■ Document excerpt:
▶

It's 25 inches wide by 40 inches long.  I've seen the powdercoated steel ones with the drop down sides but living close to the ocean i figure it would just get rusted.  I'm curious what everyone else uses.


----------



## macattack_ga (Sep 19, 2016)

10 cubic foot double wheel wheelbarrow 

Sent from my SM-G900V using Tapatalk


----------



## Ashful (Sep 19, 2016)

I prefer traditional single wheel wheelbarrows, much more maneuverable than those double wheel things.  Aren't those double wheel barrows made for girls who can't balance a normal wheelbarrow?  [emoji12]


Sent from my iPhone using Tapatalk


----------



## Joey_C (Sep 19, 2016)

and then there's this-


----------



## maple1 (Sep 19, 2016)

You say no tractor.

Does that also mean no ride-on or ATV either? Just human powered?

In that case, I use a wheelbarrow. (Mine has one wheel). But that cart you posted might work good.


----------



## Woody Stover (Sep 19, 2016)

I like a standard wheelbarrow. Looks like the on-deck stack under the porch will hold pretty much wood. You will probably be able to dodge the bad weather and move more wood up when weather permits.


----------



## macattack_ga (Sep 19, 2016)

Sent from my SM-G900V using Tapatalk


----------



## XJcacher (Sep 19, 2016)

See my avatar.


----------



## Lake Girl (Sep 19, 2016)

Ashful said:


> Aren't those double wheel barrows made for girls who can't balance a normal wheelbarrow?


I actually prefer the single wheel.  We currently have a double wheel and I find it more difficult to balance when there are variations of terrain between the two wheels.


----------



## Slow burn (Sep 19, 2016)

[/URL][/IMG]

I couldn't resist. I have pulled it with the lawn tractor but she doesn't like it


----------



## warno (Sep 19, 2016)

I use the bed of my truck or a wheel barrel. If I can't get at it with either of those, easily, I don't need it that bad.


----------



## Slow burn (Sep 19, 2016)

My pic posting isn't the best


----------



## Joey_C (Sep 19, 2016)

Seems like most use a wheelbarrow.  I'd think the four wheeled cart would be easier but I wonder if there are those that have used both.  I guess I'm wondering if the people that are using wheelbarrows are using wheelbarrows only because it's what they've always used.  Hmmm...


----------



## gerry100 (Sep 19, 2016)

A standard wheelbarrow brings in a days supply conveniently for me. Slighty longer distance from my woodshed.

I had a cart from the hardware store that held more wood but was harder to maneuver, It also fell apart because it was held together with the tiniest spot welds I've ever seen

TIP - invest in a solid tire/wheel for the wheel barrow, expensive ( $25) but will last. Once the standard wheel goes flat by itself the bead is broken and it cant be fixed


----------



## slayer7 (Sep 19, 2016)

◀

■ Record set:

▶

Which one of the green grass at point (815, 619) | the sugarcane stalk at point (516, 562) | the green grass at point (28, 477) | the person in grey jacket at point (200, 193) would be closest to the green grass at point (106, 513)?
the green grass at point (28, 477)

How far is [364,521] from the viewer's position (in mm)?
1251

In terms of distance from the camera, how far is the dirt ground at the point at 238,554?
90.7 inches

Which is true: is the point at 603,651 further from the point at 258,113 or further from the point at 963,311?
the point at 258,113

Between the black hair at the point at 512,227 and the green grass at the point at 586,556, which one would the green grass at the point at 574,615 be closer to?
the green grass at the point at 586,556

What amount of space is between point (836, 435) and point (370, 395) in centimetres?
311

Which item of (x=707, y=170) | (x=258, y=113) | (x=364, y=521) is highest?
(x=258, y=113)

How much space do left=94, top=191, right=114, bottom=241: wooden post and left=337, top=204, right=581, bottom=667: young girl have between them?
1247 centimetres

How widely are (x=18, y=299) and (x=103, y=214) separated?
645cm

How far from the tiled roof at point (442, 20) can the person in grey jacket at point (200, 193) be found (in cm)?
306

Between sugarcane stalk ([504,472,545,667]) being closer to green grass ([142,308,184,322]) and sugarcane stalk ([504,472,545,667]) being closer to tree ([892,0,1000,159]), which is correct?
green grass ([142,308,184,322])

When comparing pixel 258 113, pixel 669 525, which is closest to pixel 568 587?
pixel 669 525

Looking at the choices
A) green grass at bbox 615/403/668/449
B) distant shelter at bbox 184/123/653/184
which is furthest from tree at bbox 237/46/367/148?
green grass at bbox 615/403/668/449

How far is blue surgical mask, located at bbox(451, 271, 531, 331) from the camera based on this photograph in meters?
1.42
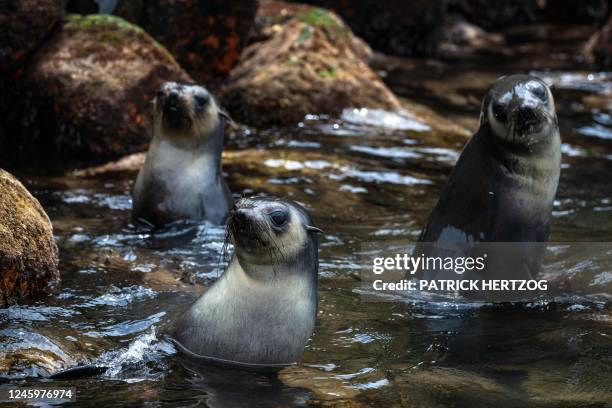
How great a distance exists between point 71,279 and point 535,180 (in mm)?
3271

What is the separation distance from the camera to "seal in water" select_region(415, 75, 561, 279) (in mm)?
7121

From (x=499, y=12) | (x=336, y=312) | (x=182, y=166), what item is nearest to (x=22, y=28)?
(x=182, y=166)

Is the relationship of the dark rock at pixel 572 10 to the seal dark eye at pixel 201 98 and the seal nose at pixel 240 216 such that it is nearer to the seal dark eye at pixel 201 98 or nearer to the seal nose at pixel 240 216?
the seal dark eye at pixel 201 98

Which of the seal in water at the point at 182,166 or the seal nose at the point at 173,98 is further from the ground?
the seal nose at the point at 173,98

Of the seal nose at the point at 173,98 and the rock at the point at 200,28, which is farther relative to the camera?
the rock at the point at 200,28

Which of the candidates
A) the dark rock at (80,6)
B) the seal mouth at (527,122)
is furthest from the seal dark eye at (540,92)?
the dark rock at (80,6)

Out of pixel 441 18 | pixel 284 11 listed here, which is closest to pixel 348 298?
pixel 284 11

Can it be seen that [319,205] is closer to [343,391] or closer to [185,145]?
[185,145]

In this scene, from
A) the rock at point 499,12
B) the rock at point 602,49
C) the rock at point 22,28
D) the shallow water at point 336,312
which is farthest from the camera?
the rock at point 499,12

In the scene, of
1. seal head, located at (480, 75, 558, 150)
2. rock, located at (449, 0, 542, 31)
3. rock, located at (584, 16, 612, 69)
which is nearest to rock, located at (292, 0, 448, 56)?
rock, located at (584, 16, 612, 69)

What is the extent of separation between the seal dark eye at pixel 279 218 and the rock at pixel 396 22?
14625 millimetres

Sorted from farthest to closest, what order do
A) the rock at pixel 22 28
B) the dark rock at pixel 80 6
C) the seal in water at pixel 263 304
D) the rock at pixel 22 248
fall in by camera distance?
the dark rock at pixel 80 6, the rock at pixel 22 28, the rock at pixel 22 248, the seal in water at pixel 263 304

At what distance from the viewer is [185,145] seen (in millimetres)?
9266

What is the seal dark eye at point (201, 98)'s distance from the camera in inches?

◀

■ Tasks to perform:
1. Convert the rows starting at the line that contains "Can it be seen" and ending at the line that contains "14625 millimetres" into a Markdown table with the columns Line and Content. Number each line in Line, put its wording in Content, and leave out blank lines.
2. Extend the forum thread about carts and wheelbarrows for moving firewood, picking up after its last line.

■ Per-task outputs:
1.
| Line | Content |
|---|---|
| 1 | Can it be seen that [319,205] is closer to [343,391] or closer to [185,145]? |
| 2 | [185,145] |
| 3 | In this scene, from |
| 4 | A) the rock at point 499,12 |
| 5 | B) the rock at point 602,49 |
| 6 | C) the rock at point 22,28 |
| 7 | D) the shallow water at point 336,312 |
| 8 | which is farthest from the camera? |
| 9 | the rock at point 499,12 |
| 10 | In the scene, of |
| 11 | 1. seal head, located at (480, 75, 558, 150) |
| 12 | 2. rock, located at (449, 0, 542, 31) |
| 13 | 3. rock, located at (584, 16, 612, 69) |
| 14 | which is nearest to rock, located at (292, 0, 448, 56)? |
| 15 | rock, located at (584, 16, 612, 69) |
| 16 | What is the extent of separation between the seal dark eye at pixel 279 218 and the rock at pixel 396 22? |
| 17 | 14625 millimetres |

2.
Joey_C said:


> Seems like most use a wheelbarrow.  I'd think the four wheeled cart would be easier but I wonder if there are those that have used both.  I guess I'm wondering if the people that are using wheelbarrows are using wheelbarrows only because it's what they've always used.  Hmmm...



For the yard, I use a standard single-wheel wheelbarrow to move from splitting area to stacks unless I'm moving a large amount of wood to another stack at which time it goes in the pickup bed. I also have that firewood cart/tote that you posted above and that thing is invaluable. We use that to haul the wood inside and fill the rack next to the stove. It is manageable to pull it up stairs when fully loaded and I throw down plastic runners across the living room in the winter so it can be wheeled right to the rack. I don't think it is heavy duty enough to haul wood around the yard though for extended amounts of time. As a matter of fact, I had to customize it some because the machine screws that hold it together originally screwed right into the frame and most loosened up/stripped out in the first year. I drilled the holes through and replaced with nuts, bolts and lock washers which solved that problem and it's held together for about 5 years now.


----------



## bad news (Sep 19, 2016)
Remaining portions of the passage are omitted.